Does local anesthetic count as one of the two drugs under D9612?+
No. D9215 (local anesthesia) is excluded by the ADA descriptor for D9612. Local anesthetic is its own separately reported service when payable, and combining it with a single therapeutic drug under D9612 to satisfy the 'two or more' is a known miscoding pattern that carriers downcode to D9610 on audit.
What documentation does a defensible D9612 chart entry require?+
Each drug needs its own complete administration block: drug name, dose, route, site, time, lot number, expiration, and the operator's initials — plus a clear therapeutic indication for each medication and pre/post vitals. The single most common D9612 audit failure is a note that proves one drug was given but not clearly the second.

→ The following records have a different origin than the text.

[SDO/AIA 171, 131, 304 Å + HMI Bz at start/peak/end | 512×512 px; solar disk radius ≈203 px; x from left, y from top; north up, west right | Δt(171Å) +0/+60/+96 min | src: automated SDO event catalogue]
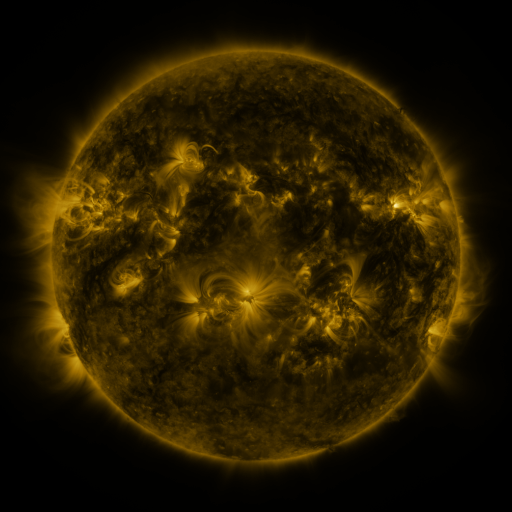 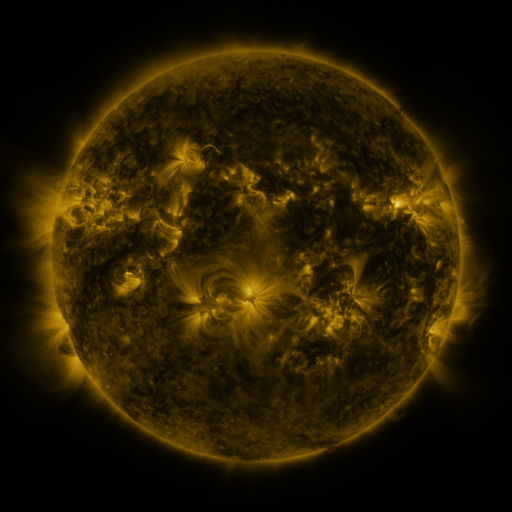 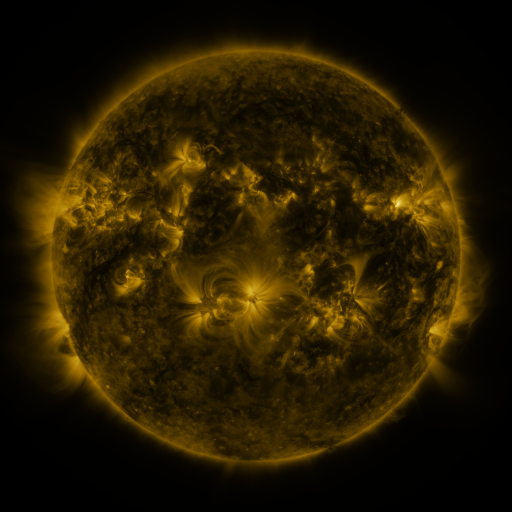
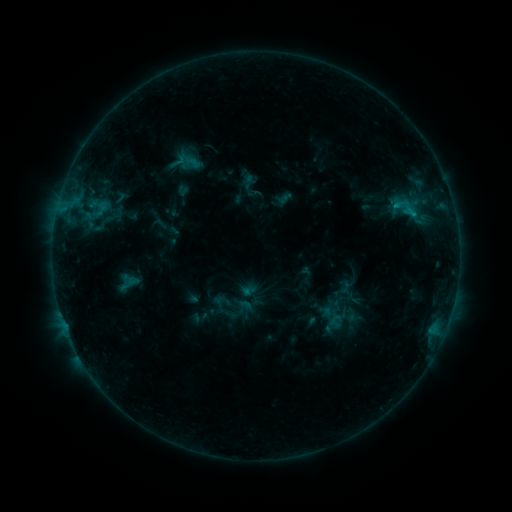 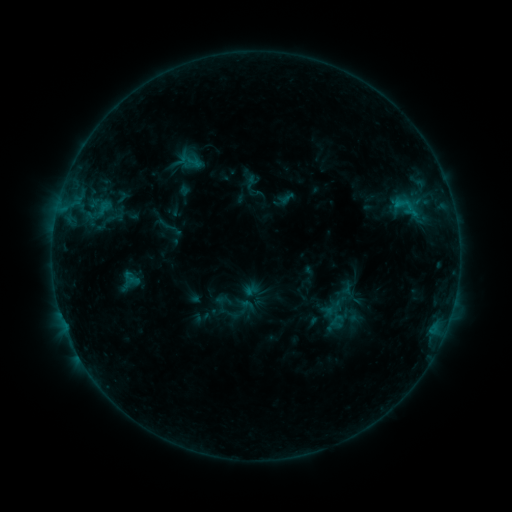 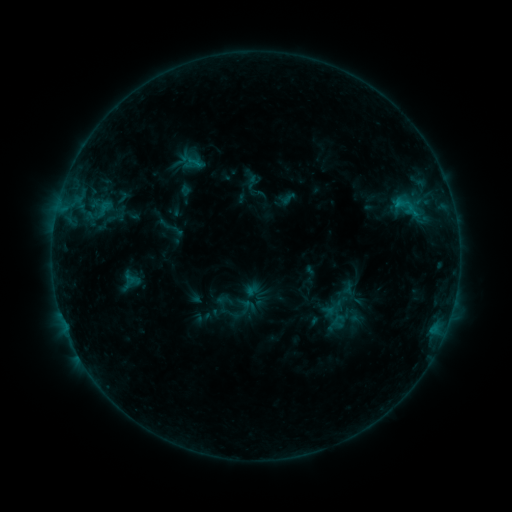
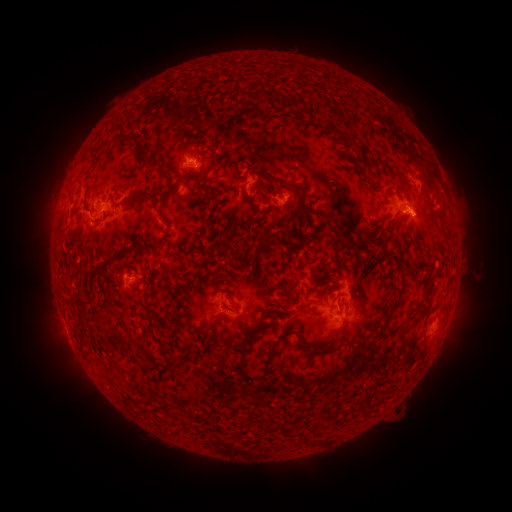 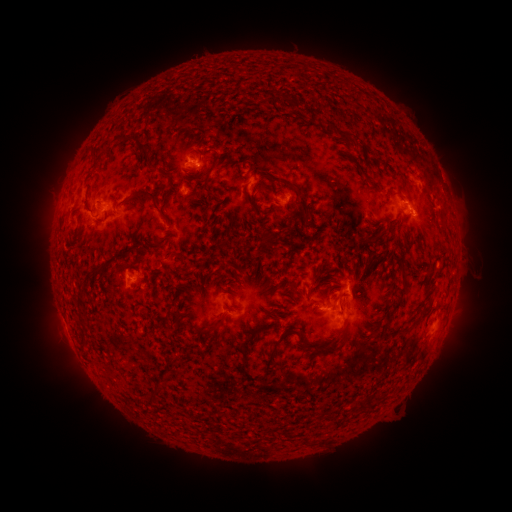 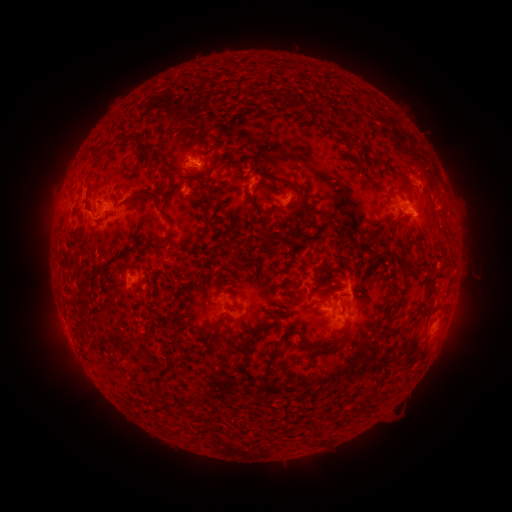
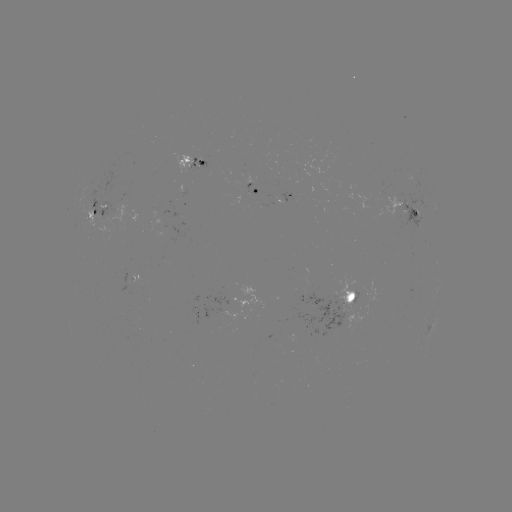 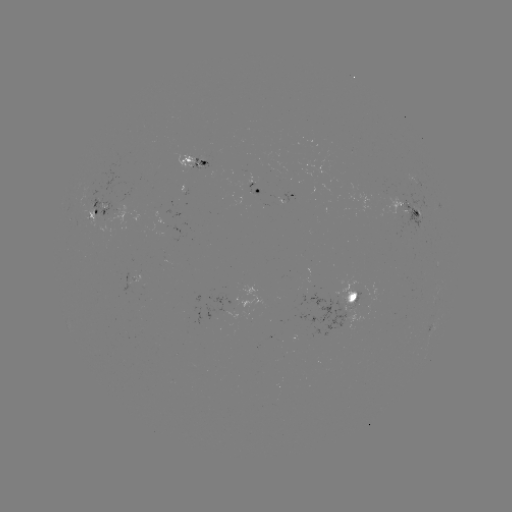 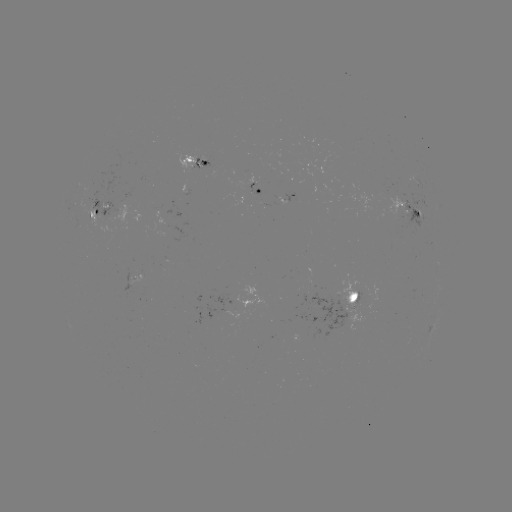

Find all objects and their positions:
emerging-flux region: (419, 212)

Can I bill D9612 if the patient received an oral pre-medication plus an IM injection?+
No. D9612 requires that all counted drugs be administered parenterally — non-enteral routes such as IM, IV, SubQ, submucosal, intraosseous, or intranasal. An oral pre-medication does not count toward the 'two or more' requirement. If the only parenteral drug administered was the IM injection, that is D9610.
Is D9612 typically a high-dollar reimbursement?+
No. Many carriers reimburse D9612 modestly or bundle it into the related surgical or sedation code. The primary reason to code it correctly is documentation completeness — for medication-error and adverse-event traceability, lot/expiration audit defense, and clean coordination with the related procedural codes — not revenue.